One of the most basic concepts in personal finance that children need to understand is opportunity cost. While this may seem like a high-level idea, opportunity cost really just means that every decision involves a trade-off. Parents can show their children that this is true by involving them in everyday choices, even when they are quite young. For example, at the grocery store, parents can ask their children to decide between two different items while explaining to them that they cannot buy both. Consistently doing this helps children start to think about what they have to give up when they decide to make a purchase. Even among wealthy families, money is not unlimited, so it is important that kids realize each decision they make has an impact on their future choices.
Demonstrate delayed gratification.
In personal finance, delayed gratification is a concept that relates to everything from saving for college to investing in stocks. When children understand the benefit of resisting an immediate reward in order to obtain a better one later on, they start to develop the discipline they need to save money. Children are by nature impulsive, so it’s important that parents do not give in to every purchase request they make. When children want something, they may throw a tantrum when their parents say no. However, parents can model delayed gratification by pointing out a purchase they want to make and explaining why they’ve decided to put it off. In addition, kids who receive an allowance should be encouraged to think carefully about how they spend their money. Help them understand that spending their money as soon as they get it will only make it impossible to buy something better and more expensive—for example, a video game or a new bike—down the line.
Introduce the concept of interest.
When kids are very young, they may have trouble understanding the abstract concept of interest. However, it is possible to introduce the concept by using a bank account. Parents should take their kids to the bank to open a savings account, and then review the monthly statements with them as they arrive in the mail or online. Doing so will show children how the money in their account grows over time, thanks to the interest it earns. As math skills improve, parents can actually do the calculations with kids to see where the numbers come from and perhaps even begin to predict the figures on the next statement. In addition, parents may want to consider sharing their credit card statements with their children so that they can see the other side of interest. Doing this can serve as a launching pad for discussing the dangers of excessive credit card debt.

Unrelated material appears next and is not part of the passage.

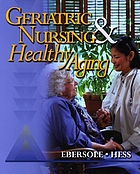 Geriatric nursing and healthy aging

Play games that require financial literacy.
Parents tend to think of board and video games as a waste of time, but some options can actually instill valuable financial lessons. One of the classic examples is Monopoly, which requires players to calculate interest rates, plan for the future, and think about a realistic budget. However, Monopoly is not the only option. Sim City and Starcraft are two video games that make players think critically about the resources they possess and consider the future in an unpredictable and dynamic landscape that isn’t far off from a real economy. Playing these games with younger kids can help parents teach important lessons and assess their children’s understanding of the concepts. Parents should encourage their kids to ask questions as they play as well.
Share the repercussions of bad decisions.
In general, parents try to shield their children from the repercussions of bad financial decisions as much as possible. However, this is not always the best strategy for instilling financial responsibility. Watching children make mistakes can be hard, but the lessons they’ll learn from them will stick. For example, if a child wants to squander all her birthday money right away, it may hurt later on a trip to the amusement park when she realizes she has no money for a souvenir toy. However, she may grasp the point better than if her parents simply dictated how she should spend her money. For the next holiday, the child may want some tips on how to make her money go further, which is the point at which the parent can give advice. Importantly, parents need to avoid the impulse to always step in and replenish lost money, or the child will likely soon forget the lesson. Ultimately, it is better to make a mistake with $50 than with a couple hundred.